_EXCERPTED PASSAGE_
--- begin ---
Do you have shim instructions for the J-8?  mine's always been slightly off..


----------



## BrianV

If you post how far the actual focus is off at a given distance, I can compute how much the shim needs to be thickened or thinned.

It is just like the Jupiter-3: The optics module unscrews from the focus mount, the new shim goes into place, and the hard part is moving the aperture ring to line up correctly after screwing the optics back in. The Three set screws for the aperture come out, and most of the time can be screwed back in to hold the ring into place. Occasionally, you need to tap out holes for the set screws, like on the J-3. Most J-8's and J-3's: back-focus about 1"~2" at 3ft, when used wide-open. Increase the shim 0.1mm corrects 80% of them. About 2 layers of thin kitchen aluminum foil.

This is with an early Jupiter-8 wide-open, adjusted by setting the shim using the "0.1mm rule of thumb".


----------



## dxqcanada

Thanks for the info Brian ... I already found Jason's site, but not Kim's.


----------



## dxqcanada

bhop said:


> I shoot with a Canon 50mm f/1.4 most of the time.



I wish I could find a Canon lens (that I can afford) to go with the Canon 7.


----------



## BrianV

The Canon 50/1.4 goes in the $300 range, not much less than the modern Voigtlander Nokton 50/1.5 aspheric. The Nokton is much sharper. The Canon 50/1.5 is a Sonnar formula lens- and has gone out of sight. The 50/1.8 is a fine performer, the equal of the 1950s Summicron. The Black version is subject to etched glass on the surface behind the aperture IF oil seeps in. It reacted badly with a new type of glass. The chrome version with older glass- aged better. The 50/1.9- "an old look to it". I'll post some shots with mine. It is soft and low-contrast compared with the 50/1.8.

I did a big sell-off to buy the Monochrom, sold off many of the duplicate lenses. The J-8 that i have now is a real Franken-Lens, I modified the internals and purposely misthreaded the helical to make it close-focus. I could never sell it, no one else could work on it. I do take requests from forum members to adjust J-3's and J-8's, and always prefer to help others do-it-themselves. They are not hard to work on, but some patience and a few tools are required.
--- end ---
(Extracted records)
--- begin ---
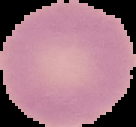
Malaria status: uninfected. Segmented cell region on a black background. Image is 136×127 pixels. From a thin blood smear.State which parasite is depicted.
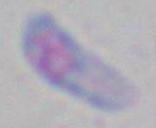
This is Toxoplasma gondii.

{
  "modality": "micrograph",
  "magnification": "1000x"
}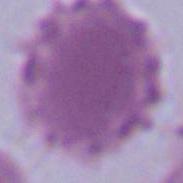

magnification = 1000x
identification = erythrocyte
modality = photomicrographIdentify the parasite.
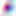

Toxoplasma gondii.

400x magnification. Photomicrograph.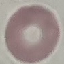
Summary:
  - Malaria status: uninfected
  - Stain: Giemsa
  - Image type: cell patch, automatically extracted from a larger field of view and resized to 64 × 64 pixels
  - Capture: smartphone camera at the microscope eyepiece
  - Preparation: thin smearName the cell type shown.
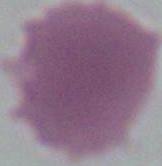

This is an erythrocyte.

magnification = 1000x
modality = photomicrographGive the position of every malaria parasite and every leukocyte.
--- end ---
_WHAT IS ASKED_
From the forum thread about lens shims, extract everything from "I did a big" down to "tools are required.".

_ANSWER BELOW_
I did a big sell-off to buy the Monochrom, sold off many of the duplicate lenses. The J-8 that i have now is a real Franken-Lens, I modified the internals and purposely misthreaded the helical to make it close-focus. I could never sell it, no one else could work on it. I do take requests from forum members to adjust J-3's and J-8's, and always prefer to help others do-it-themselves. They are not hard to work on, but some patience and a few tools are required.